Enhancing Conflict Resolution in Language Models via Abstract Argumentation
Zhaoqun Li, Xiaotong Fang, Chen Chen, Mengze Li, Beishui Liao

TL;DR
This paper enhances language models' ability to resolve conflicts in dialogue by integrating abstract argumentation frameworks and explanations, leading to better generalization and transparency.
Contribution
It introduces a dataset and training method combining formal argumentation with LLMs, improving conflict resolution and interpretability in dialogue systems.
Findings
Models trained with explanations outperform those trained without.
Self-explanation capabilities improve transparency and conflict resolution.

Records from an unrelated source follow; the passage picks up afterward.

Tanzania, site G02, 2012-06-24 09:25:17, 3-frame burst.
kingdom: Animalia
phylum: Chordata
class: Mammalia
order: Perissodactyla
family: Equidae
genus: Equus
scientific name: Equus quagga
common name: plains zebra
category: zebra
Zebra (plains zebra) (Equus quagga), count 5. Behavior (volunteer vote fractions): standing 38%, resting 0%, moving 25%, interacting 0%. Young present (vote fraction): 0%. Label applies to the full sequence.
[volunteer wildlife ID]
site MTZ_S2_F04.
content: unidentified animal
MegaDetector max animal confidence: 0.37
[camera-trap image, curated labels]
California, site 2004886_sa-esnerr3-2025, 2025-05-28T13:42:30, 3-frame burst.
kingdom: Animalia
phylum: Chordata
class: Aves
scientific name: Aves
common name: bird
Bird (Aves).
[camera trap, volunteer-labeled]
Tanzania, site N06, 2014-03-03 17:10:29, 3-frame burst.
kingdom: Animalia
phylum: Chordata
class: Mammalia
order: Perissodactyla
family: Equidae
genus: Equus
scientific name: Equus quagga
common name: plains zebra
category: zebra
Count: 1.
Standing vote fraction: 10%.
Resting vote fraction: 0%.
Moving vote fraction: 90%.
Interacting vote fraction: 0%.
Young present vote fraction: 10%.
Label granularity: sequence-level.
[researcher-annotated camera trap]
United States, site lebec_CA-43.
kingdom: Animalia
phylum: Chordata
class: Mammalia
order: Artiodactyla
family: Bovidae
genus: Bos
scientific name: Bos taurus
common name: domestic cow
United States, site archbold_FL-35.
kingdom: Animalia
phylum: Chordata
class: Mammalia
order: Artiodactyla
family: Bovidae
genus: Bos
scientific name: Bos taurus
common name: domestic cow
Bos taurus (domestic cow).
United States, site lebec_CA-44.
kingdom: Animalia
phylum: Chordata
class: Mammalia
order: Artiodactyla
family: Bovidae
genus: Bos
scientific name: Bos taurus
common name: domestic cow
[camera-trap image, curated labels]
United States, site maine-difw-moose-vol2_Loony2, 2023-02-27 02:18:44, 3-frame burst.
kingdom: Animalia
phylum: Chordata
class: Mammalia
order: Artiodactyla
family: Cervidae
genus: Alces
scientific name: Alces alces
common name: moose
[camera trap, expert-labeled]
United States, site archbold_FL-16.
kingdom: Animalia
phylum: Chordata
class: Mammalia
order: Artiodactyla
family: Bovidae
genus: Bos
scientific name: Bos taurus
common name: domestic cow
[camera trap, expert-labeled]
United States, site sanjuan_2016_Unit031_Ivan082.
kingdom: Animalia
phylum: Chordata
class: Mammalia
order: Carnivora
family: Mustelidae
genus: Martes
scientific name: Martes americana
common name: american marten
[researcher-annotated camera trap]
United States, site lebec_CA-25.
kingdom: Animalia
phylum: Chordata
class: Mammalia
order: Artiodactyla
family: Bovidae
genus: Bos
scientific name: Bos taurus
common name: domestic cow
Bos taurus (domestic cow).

Chain-of-thought approaches are less effective for conflict resolution.
Abstract
In recent years, large language models (LLMs) have made significant advancements in developing human-like and engaging dialogue systems. However, in tasks such as consensus-building and persuasion, LLMs often struggle to resolve conflicts arising from incomplete or inconsistent information, revealing their limitations in real-world applications. Given these limitations, abstract argumentation, a specialized logical framework designed to resolve conflicts and inconsistencies, becomes particularly relevant. In this paper, we aim to enhance the conflict-solving capabilities of LLMs by leveraging formal abstract argumentation, integrating language model learning with symbolic computation. To achieve this, we develop and curate a dataset comprising diverse abstract argumentation frameworks, accompanied by detailed explanations of the argument acceptability computation process. Subsequently,…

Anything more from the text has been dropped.